Depuis le 23 août 2019, les modalités de calcul de l’indemnité journalière versée en cas de travail à temps partiel pour motif thérapeutique sont identiques à celles de l’indemnité journalière versée en cas de maladie. Ainsi, l’indemnité est égale à 50 % du gain journalier de base.

Le montant de cette indemnité journalière ne peut toutefois pas être supérieur à la perte de gain journalière liée à la réduction de l'activité résultant du travail à temps partiel pour motif thérapeutique.

Le salarié bénéficiaire du mi-temps thérapeutique, dont le contrat de travail n'est plus suspendu, ne peut toutefois pas bénéficier du maintien de salaire prévu par les conventions collectives en faveur des salariés ayant cessé leur activité pour cause de maladie ou accident (Cass. soc., 21 mars 2007). C'est le cas dans le BTP au titre des 90 premiers jours d'arrêt de travail.

Au-delà, le règlement de la PRO BTP ne fixant aucune disposition particulière pour les ouvriers en mi-temps thérapeutique, ceux-ci ne peuvent prétendre à être indemnisés par la prévoyance à partir du 91e jour d'arrêt de travail.
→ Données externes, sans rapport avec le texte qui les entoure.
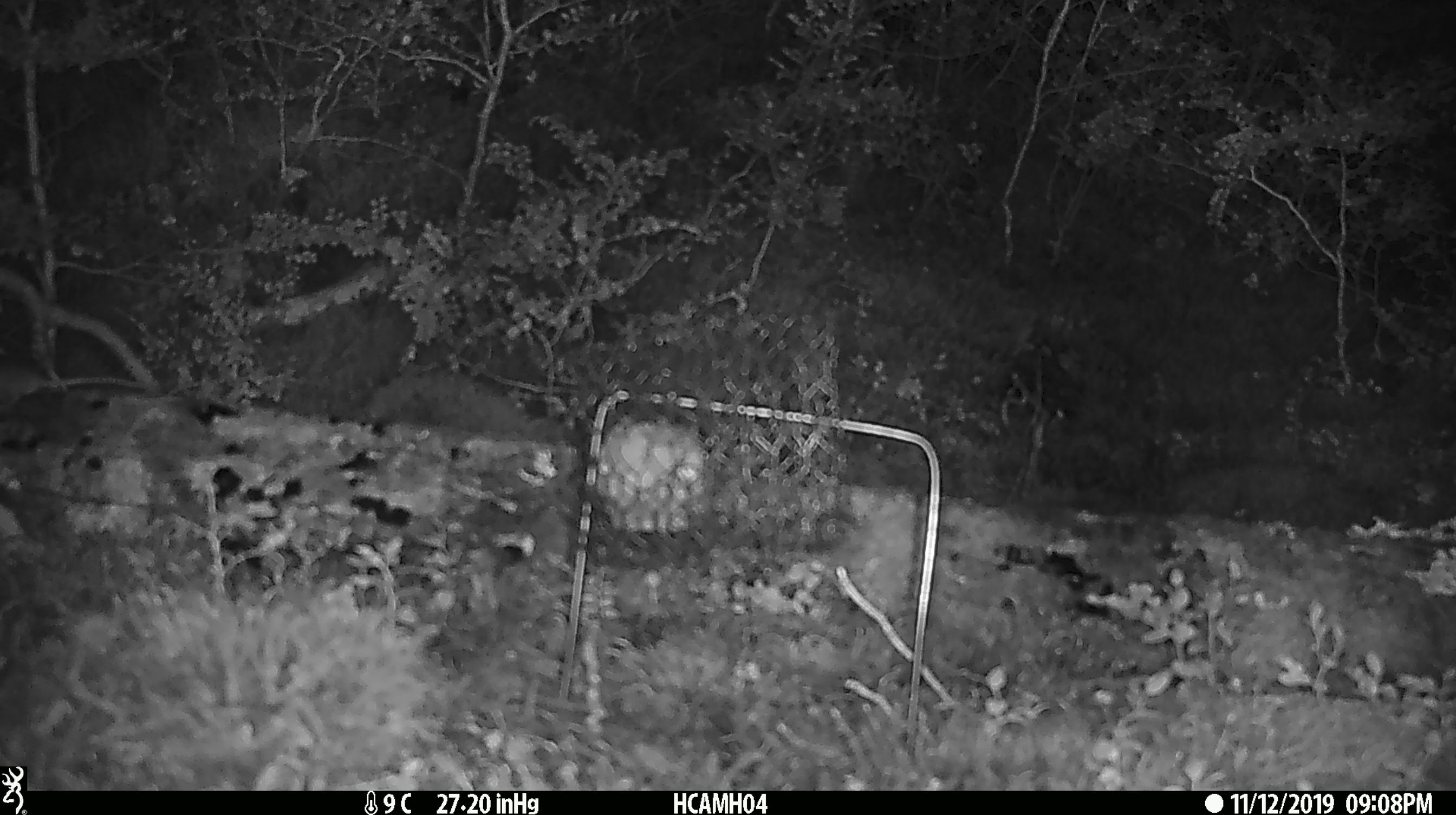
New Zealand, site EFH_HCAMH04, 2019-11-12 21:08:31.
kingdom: Animalia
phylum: Chordata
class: Mammalia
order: Rodentia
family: Muridae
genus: Mus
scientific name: Mus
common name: mouse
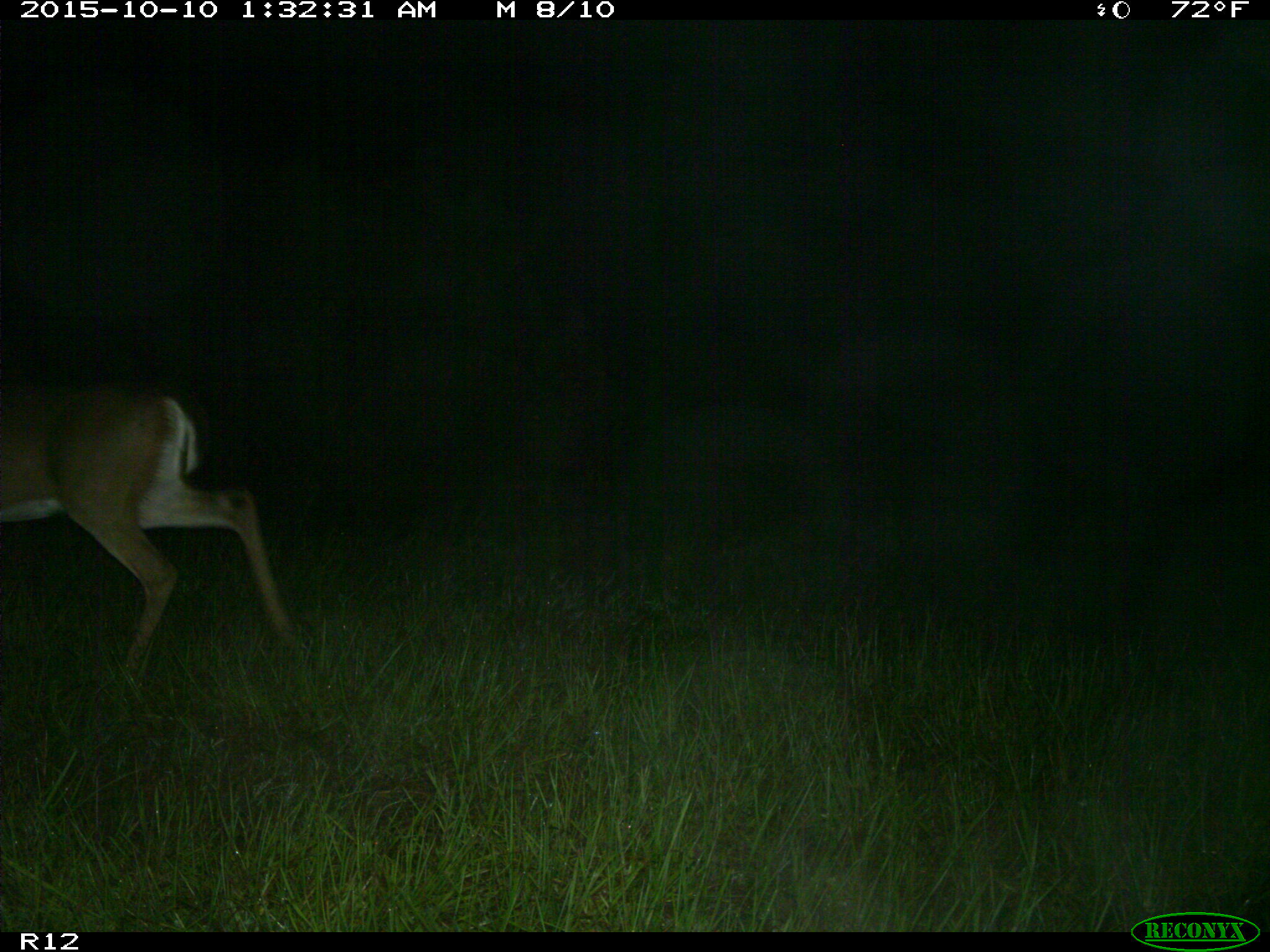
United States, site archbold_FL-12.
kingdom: Animalia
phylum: Chordata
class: Mammalia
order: Artiodactyla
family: Cervidae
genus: Odocoileus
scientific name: Odocoileus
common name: deer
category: unidentified deer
Le règlement du régime de prévoyance de base prévoit en revanche le maintien de la garantie pour les ETAM et les cadres reprenant leur activité à temps partiel pour raison médicale. Ces salariés bénéficient donc, à partir du 91e jour, et au titre de la période d'incapacité partielle, d'une indemnité réduite de 50 %, versée par le régime de prévoyance.

2- Les cures thermales

Aucune disposition législative ou réglementaire n'assimilant les cures thermales à des absences pour maladie, l'employeur n'a aucune obligation de compléter les indemnités journalières versées par la Sécurité sociale (Cass. ass. plen., 1er avril 1993). Cela d'autant plus que les conventions collectives du bâtiment ne prévoient aucune disposition plus favorable. Peu importe à cet égard que l'intéressé perçoive ou non des indemnités journalières de Sécurité sociale pendant sa cure, qui ne sont d'ailleurs pas versées systématiquement et sont notamment soumises à une condition de ressources).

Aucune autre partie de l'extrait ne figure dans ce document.